§ **What is asked**: Find every line in the material below that contains the string "fence", matching case exactly, and copy each of those lines.

Extracted records
Begin

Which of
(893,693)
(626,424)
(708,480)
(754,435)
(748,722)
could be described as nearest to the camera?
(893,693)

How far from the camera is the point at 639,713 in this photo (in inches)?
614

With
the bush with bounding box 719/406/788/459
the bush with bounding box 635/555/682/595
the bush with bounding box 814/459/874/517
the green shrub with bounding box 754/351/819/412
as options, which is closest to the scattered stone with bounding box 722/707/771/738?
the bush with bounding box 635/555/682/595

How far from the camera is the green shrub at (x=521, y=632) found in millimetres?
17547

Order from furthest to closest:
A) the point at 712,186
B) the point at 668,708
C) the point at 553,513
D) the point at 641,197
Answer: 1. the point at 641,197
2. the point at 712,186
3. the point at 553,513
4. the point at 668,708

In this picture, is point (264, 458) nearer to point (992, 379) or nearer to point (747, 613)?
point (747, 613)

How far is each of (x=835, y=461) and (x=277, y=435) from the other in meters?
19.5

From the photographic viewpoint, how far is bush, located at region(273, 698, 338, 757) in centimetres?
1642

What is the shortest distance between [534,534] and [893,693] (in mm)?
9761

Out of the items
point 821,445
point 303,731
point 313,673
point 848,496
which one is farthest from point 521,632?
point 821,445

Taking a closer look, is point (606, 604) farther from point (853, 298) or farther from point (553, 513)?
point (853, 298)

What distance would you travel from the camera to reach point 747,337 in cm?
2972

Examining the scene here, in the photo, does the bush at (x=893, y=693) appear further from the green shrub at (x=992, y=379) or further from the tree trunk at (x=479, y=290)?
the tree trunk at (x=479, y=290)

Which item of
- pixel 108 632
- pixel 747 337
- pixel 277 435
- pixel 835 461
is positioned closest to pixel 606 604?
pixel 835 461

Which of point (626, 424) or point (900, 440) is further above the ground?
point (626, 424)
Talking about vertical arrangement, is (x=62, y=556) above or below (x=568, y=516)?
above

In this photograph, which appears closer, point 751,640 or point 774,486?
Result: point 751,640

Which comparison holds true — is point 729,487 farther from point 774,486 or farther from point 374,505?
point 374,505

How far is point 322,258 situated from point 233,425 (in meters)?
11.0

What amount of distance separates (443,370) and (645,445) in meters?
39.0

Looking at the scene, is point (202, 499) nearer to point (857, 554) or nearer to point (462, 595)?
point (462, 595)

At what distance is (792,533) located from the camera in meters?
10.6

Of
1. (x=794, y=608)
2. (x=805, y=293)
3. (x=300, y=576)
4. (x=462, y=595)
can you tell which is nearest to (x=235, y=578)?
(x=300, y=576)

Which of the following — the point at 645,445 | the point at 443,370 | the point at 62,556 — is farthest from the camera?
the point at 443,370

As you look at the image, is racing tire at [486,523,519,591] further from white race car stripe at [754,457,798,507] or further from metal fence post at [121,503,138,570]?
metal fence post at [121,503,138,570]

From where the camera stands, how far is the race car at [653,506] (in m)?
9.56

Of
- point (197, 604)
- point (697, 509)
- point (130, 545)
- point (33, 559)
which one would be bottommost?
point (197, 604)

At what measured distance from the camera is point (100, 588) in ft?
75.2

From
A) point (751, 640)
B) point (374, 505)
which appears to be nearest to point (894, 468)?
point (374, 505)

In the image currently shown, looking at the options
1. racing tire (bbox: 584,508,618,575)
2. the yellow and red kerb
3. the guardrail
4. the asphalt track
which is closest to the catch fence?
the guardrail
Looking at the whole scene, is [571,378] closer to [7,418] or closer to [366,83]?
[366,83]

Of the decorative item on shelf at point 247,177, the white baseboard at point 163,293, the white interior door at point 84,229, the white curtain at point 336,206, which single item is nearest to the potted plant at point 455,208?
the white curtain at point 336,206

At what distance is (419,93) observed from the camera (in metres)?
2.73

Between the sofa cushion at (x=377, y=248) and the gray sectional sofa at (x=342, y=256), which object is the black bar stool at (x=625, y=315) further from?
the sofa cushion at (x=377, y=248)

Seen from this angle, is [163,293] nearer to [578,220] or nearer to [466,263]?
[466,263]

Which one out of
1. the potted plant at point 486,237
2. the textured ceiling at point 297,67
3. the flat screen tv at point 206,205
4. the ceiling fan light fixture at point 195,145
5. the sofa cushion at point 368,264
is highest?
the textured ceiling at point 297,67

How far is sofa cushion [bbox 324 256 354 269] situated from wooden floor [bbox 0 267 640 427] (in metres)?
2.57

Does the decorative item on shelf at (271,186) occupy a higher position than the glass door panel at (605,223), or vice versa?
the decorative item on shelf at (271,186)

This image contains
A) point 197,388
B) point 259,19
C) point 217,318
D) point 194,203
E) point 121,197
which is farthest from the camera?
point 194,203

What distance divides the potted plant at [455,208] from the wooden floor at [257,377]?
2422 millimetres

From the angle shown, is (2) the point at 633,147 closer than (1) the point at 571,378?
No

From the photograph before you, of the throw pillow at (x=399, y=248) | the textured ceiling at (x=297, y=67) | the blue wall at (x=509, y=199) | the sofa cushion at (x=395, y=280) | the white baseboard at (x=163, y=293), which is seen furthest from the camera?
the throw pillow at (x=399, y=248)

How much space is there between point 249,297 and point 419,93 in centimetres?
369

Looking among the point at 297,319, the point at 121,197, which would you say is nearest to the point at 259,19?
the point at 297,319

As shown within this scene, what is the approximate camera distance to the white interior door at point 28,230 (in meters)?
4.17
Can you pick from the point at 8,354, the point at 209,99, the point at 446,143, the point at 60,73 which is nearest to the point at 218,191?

End

§ **Solution**:
As you look at the image, is racing tire at [486,523,519,591] further from white race car stripe at [754,457,798,507] or further from metal fence post at [121,503,138,570]?
metal fence post at [121,503,138,570]
which is closest to the catch fence?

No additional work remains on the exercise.